Exercise task: Reproduce all of the data below word for word, line by line.

>> Start

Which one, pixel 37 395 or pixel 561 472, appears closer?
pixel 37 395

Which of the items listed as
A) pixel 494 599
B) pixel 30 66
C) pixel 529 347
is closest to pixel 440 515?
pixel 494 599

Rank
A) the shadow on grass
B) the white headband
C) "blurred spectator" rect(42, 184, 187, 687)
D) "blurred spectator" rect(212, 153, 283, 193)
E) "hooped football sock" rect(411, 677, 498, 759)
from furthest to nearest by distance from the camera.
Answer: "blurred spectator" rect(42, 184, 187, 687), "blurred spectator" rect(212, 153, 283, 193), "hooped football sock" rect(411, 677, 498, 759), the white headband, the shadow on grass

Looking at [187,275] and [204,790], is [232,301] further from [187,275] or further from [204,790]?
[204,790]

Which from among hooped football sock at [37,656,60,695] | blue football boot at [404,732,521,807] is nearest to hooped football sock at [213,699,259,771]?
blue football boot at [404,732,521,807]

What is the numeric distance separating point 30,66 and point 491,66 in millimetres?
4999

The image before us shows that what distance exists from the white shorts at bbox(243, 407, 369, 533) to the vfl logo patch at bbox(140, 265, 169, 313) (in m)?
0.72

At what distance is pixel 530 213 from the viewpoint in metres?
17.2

>> End

Answer in full:
Which one, pixel 37 395 or pixel 561 472, appears closer?
pixel 37 395

Which of the items listed as
A) pixel 494 599
B) pixel 30 66
C) pixel 529 347
is closest to pixel 440 515?
pixel 494 599

Rank
A) the shadow on grass
B) the white headband
C) "blurred spectator" rect(42, 184, 187, 687)
D) "blurred spectator" rect(212, 153, 283, 193)
E) "hooped football sock" rect(411, 677, 498, 759)
from furthest to nearest by distance from the camera.
Answer: "blurred spectator" rect(42, 184, 187, 687), "blurred spectator" rect(212, 153, 283, 193), "hooped football sock" rect(411, 677, 498, 759), the white headband, the shadow on grass

Looking at [187,275] and [204,790], is [232,301] further from [187,275] or further from [204,790]?
[204,790]

Which from among hooped football sock at [37,656,60,695] | blue football boot at [404,732,521,807] is nearest to hooped football sock at [213,699,259,771]?
blue football boot at [404,732,521,807]

What is the numeric distance separating point 30,66 and point 491,66 in millimetres?
4999

The image before us shows that what distance exists from the white shorts at bbox(243, 407, 369, 533) to the vfl logo patch at bbox(140, 265, 169, 313) (in m)?
0.72

At what distance is pixel 530 213 from the viewpoint in metres?
17.2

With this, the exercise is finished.